According to the bulb-shaped fiber of the present invention, the alignment of the bulb-shaped fiber in the central axis direction can be facilitated when producing a fiber-type optical circuit, especially by making the emitted light a parallel beam. Furthermore, since the distance between the spherical fibers can be increased, the thickness of the optical functional element that can be inserted between the fibers can have a large degree of freedom.

In addition, by reducing the diameter of the round rod-shaped member joined to the optical fiber, it can be inserted closely into the guide part when fabricating a fiber-type optical circuit, so that it can be inserted in the vertical direction and rotational direction with respect to the central axis of the tipped fiber.
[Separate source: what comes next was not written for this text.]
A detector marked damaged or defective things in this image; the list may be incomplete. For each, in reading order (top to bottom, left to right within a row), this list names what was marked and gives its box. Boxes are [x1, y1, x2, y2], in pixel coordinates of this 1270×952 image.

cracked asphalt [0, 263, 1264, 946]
The alignment accuracy can be further improved.

Furthermore, according to the method for manufacturing a spherical fiber of the present invention, the optical fiber and the round rod-like member having the same diameter are self-aligned so that their central axes coincide with each other due to surface tension, and the fusion is completed in the most desirable state. .

Furthermore, parallel beam systems and beam waist systems can be manufactured with good design efficiency.
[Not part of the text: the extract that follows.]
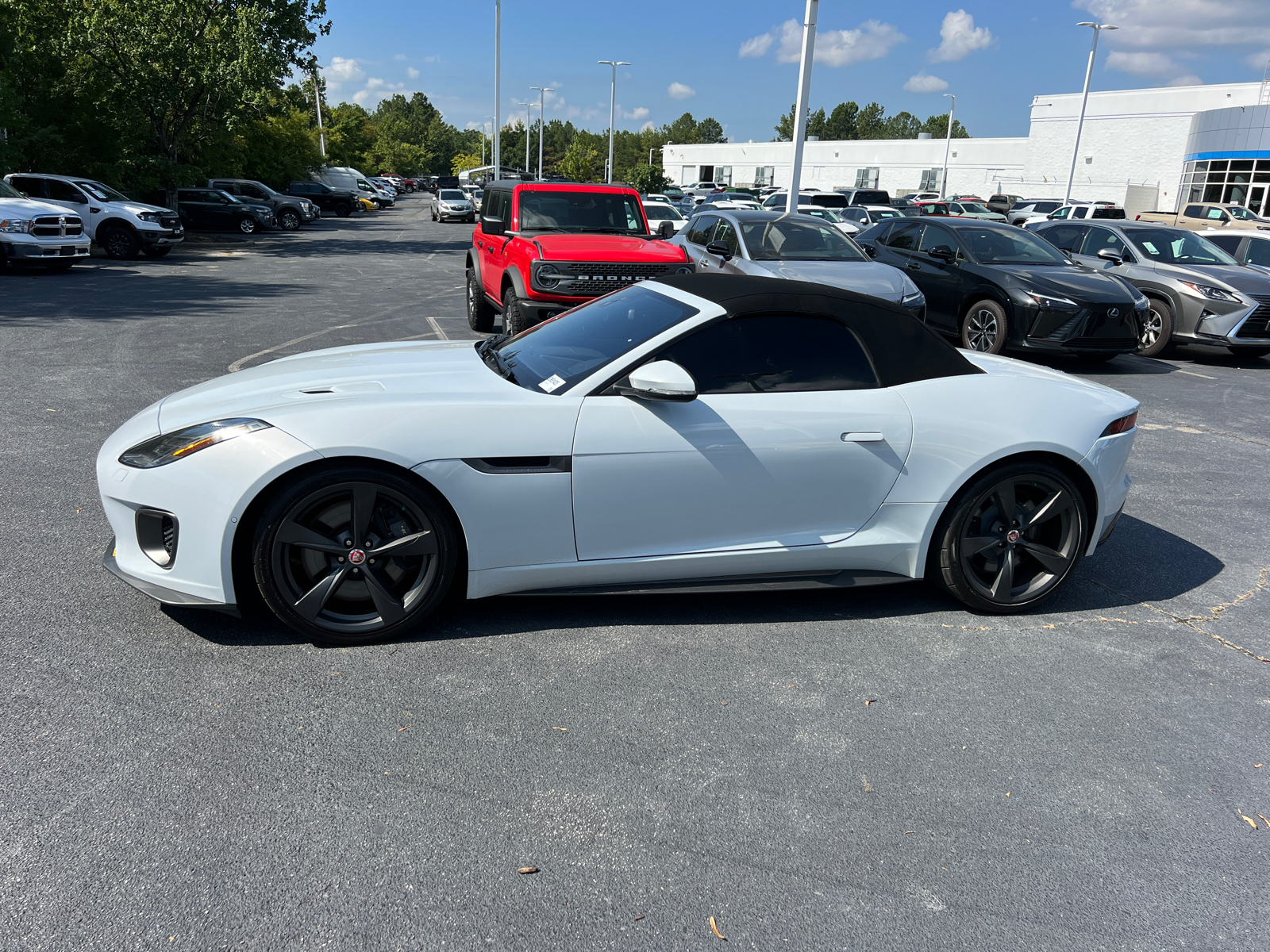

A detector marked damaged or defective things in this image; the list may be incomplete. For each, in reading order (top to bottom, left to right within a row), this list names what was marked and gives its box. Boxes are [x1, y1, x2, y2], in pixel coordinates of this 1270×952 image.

pavement crack [1082, 571, 1270, 665]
[Brief explanation of the drawing]

Figures 1 (a) to [C] are manufacturing process diagrams of one embodiment of the present invention, Figure 2 is a configuration diagram of another embodiment of the present invention, and Figure 3 shows changes depending on the lens shape (L, R). Figure 4 is a cross-sectional configuration diagram of an optical isolator using a spherical fiber according to an embodiment of the present invention, and Figure 5 is a diagram showing the results of calculating the distance l by the ray tracing method. 3 is a perspective view of the body 12. FIG. DESCRIPTION OF SYMBOLS 1...Single mode fiber, 1a...Joining surface, 2...Multimode fiber, 2a...Tip surface. Patent Applicant Fujitsu Limited (b) The Great Arashi Ij of the Present Development Figure 1 Implementation of the 4 Packs of the Present Invention 4G1] Figure 2

Claims (1)

[Claims] 1) A transparent round bar-shaped member (2) having a spherical tip surface (2a) is bonded to the tip of an optical fiber (1), and the distance from the bonding surface (1a) to the tip surface is 1. A spherical-tipped fiber characterized in that the distance and the radius of curvature of the tip surface are set so that light emitted from the tip surface becomes a parallel beam. 2) A transparent round rod-shaped member (2) having a spherical tip surface (2a) is bonded to the tip of the optical fiber (1), and the round rod-shaped member including at least the vicinity of the bonded portion is larger than the optical fiber. A tipped fiber characterized by its small diameter. 3) After fusing a transparent round bar-shaped member (2) with the same diameter as the optical fiber to the tip of the optical fiber (1), cutting the round bar-shaped member and processing the tip surface (2a) into a spherical shape. A method for manufacturing a bulbous fiber, comprising producing the bulbous fiber according to claim 1. 4) After fusing a transparent round rod-like member (2) with the same diameter as the optical fiber to the tip of the optical fiber (1), cutting the round rod-like member and processing its end surface (2a) into a spherical surface. 3. A method for manufacturing a bulb-shaped fiber according to claim 2, wherein the bulb-shaped fiber according to claim 2 is manufactured by performing a diameter-reducing process from the optical fiber to the distal end surface.